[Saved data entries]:
_ _ _ _ _ _ _

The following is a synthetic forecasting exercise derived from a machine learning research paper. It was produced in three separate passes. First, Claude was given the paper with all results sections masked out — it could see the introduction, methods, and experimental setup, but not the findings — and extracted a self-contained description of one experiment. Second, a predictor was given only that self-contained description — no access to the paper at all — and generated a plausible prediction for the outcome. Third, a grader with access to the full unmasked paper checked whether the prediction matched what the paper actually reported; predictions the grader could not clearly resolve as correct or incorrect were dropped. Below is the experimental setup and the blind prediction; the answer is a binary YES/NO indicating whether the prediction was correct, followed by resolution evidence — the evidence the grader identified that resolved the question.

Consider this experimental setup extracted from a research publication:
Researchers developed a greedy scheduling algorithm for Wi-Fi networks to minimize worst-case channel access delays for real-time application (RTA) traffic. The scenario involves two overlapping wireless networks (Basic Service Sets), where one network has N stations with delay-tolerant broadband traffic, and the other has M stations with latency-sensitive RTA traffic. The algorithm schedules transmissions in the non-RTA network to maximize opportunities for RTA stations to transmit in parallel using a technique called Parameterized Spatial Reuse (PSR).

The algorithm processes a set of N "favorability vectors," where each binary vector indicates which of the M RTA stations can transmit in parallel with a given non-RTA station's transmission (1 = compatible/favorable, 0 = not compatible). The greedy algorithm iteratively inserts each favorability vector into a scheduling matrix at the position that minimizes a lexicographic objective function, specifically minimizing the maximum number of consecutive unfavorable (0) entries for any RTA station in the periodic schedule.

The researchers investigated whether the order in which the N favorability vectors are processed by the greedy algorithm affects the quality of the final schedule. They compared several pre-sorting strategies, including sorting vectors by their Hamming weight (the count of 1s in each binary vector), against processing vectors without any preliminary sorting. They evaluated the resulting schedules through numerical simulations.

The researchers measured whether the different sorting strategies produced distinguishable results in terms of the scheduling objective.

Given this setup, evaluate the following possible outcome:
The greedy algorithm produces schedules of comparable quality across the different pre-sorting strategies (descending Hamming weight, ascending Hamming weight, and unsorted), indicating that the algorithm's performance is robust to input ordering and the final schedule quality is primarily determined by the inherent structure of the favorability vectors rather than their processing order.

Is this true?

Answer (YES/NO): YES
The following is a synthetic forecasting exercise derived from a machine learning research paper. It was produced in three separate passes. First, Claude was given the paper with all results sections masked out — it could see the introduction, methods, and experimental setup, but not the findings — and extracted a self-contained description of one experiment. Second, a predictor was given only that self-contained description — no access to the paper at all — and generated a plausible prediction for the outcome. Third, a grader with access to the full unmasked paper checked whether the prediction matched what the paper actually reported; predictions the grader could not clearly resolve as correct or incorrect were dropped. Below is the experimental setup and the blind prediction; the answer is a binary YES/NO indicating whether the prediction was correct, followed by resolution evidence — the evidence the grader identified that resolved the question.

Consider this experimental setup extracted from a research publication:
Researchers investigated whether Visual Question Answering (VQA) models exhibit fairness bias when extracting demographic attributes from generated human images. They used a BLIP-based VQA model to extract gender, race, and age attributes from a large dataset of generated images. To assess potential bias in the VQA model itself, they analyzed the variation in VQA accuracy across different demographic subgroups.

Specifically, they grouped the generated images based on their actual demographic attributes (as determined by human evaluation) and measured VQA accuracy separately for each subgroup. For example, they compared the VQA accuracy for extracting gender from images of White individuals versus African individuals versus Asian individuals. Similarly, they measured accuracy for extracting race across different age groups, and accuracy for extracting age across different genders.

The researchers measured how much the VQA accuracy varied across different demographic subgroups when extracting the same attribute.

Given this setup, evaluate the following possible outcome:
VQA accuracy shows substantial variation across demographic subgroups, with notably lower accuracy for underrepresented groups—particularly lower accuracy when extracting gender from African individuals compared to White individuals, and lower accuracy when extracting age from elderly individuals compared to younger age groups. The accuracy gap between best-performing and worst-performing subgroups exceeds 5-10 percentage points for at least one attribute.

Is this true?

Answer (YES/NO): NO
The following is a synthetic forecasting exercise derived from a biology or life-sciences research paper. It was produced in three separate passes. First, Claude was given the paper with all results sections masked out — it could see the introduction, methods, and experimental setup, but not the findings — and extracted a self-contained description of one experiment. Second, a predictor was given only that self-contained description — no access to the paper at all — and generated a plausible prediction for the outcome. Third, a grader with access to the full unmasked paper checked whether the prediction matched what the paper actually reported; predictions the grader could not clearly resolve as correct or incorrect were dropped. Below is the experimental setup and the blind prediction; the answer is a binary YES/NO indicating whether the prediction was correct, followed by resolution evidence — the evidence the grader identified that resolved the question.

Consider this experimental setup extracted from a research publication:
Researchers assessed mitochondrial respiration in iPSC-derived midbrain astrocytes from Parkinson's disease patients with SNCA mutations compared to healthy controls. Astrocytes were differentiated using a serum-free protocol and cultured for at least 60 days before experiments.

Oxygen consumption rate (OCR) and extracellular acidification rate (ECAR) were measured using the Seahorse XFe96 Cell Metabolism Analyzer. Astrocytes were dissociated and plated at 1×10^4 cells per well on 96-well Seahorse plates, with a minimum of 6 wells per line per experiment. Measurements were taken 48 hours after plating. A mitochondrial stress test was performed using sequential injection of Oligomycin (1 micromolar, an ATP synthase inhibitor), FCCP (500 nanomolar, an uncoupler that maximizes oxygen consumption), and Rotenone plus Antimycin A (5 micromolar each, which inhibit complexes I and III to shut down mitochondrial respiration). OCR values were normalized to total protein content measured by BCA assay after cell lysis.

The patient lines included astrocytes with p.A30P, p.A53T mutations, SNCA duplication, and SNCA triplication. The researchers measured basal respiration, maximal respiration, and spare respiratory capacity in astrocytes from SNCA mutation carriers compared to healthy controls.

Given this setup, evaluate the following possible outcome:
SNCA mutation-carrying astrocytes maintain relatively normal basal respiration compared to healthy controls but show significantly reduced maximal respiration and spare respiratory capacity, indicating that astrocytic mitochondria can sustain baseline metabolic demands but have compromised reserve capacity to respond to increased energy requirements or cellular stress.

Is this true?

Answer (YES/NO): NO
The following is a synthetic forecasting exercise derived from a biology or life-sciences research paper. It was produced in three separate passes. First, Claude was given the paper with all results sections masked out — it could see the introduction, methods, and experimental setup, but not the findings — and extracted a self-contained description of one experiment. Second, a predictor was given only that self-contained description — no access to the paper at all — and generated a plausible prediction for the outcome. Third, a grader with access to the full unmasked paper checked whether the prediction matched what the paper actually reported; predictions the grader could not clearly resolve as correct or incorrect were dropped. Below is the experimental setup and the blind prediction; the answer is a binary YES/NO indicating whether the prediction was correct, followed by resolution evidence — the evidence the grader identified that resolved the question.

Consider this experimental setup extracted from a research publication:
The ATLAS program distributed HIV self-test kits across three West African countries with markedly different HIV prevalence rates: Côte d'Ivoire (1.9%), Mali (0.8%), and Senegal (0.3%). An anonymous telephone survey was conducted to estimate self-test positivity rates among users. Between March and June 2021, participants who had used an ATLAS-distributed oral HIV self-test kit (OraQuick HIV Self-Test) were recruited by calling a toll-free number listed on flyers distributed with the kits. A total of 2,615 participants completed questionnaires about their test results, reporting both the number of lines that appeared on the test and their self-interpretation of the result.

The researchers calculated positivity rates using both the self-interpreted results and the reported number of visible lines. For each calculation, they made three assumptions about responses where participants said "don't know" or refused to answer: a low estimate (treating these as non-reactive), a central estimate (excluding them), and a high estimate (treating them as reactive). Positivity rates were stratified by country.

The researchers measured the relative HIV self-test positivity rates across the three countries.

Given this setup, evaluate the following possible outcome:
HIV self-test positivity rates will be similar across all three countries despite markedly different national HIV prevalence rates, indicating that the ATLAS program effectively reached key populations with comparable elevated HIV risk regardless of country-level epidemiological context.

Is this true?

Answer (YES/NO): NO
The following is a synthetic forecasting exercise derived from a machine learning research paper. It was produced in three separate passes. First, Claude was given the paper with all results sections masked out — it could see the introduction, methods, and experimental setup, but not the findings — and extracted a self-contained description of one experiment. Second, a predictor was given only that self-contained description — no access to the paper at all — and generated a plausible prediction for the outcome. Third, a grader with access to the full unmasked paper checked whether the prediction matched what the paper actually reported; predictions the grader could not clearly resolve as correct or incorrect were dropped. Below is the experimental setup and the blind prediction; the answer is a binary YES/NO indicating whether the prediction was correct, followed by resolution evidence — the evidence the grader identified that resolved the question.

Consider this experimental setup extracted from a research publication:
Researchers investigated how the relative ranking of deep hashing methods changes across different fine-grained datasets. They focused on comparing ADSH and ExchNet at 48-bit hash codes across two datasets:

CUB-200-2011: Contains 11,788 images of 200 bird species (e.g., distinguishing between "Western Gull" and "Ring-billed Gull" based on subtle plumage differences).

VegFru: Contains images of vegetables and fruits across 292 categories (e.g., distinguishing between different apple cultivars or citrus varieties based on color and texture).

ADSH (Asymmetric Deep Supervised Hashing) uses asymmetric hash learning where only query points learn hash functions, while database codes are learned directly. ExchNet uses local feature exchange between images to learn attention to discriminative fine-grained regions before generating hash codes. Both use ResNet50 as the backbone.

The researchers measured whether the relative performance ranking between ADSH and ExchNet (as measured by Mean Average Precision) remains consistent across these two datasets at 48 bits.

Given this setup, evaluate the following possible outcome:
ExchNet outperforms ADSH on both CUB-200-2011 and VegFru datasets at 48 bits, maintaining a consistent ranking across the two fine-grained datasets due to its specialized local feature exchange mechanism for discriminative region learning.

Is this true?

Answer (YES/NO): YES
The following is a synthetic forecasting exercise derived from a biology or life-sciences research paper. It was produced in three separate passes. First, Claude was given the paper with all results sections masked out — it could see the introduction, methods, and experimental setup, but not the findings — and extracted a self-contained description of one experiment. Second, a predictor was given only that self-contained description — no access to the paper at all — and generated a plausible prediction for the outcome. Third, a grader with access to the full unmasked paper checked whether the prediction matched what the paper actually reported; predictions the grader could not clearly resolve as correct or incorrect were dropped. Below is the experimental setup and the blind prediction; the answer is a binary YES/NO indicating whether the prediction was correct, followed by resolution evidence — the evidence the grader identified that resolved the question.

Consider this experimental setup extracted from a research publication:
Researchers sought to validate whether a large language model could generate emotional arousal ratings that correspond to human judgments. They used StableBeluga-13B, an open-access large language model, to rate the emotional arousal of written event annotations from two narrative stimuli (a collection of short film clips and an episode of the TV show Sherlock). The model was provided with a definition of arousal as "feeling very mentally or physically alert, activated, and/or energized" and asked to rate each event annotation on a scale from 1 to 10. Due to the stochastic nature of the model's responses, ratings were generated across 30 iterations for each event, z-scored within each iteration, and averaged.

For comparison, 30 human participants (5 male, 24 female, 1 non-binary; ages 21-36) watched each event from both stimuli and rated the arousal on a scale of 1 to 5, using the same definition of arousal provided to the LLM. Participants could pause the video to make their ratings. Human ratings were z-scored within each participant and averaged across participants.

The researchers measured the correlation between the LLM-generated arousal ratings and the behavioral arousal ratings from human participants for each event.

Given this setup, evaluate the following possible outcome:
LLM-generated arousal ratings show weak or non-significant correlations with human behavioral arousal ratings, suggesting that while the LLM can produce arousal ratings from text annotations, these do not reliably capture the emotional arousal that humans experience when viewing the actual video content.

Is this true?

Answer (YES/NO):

_ _ _ _ _ _ _

[Work to complete]: Reproduce each line of the records in which the word "Contains" appears.

[Result]:
CUB-200-2011: Contains 11,788 images of 200 bird species (e.g., distinguishing between "Western Gull" and "Ring-billed Gull" based on subtle plumage differences).
VegFru: Contains images of vegetables and fruits across 292 categories (e.g., distinguishing between different apple cultivars or citrus varieties based on color and texture).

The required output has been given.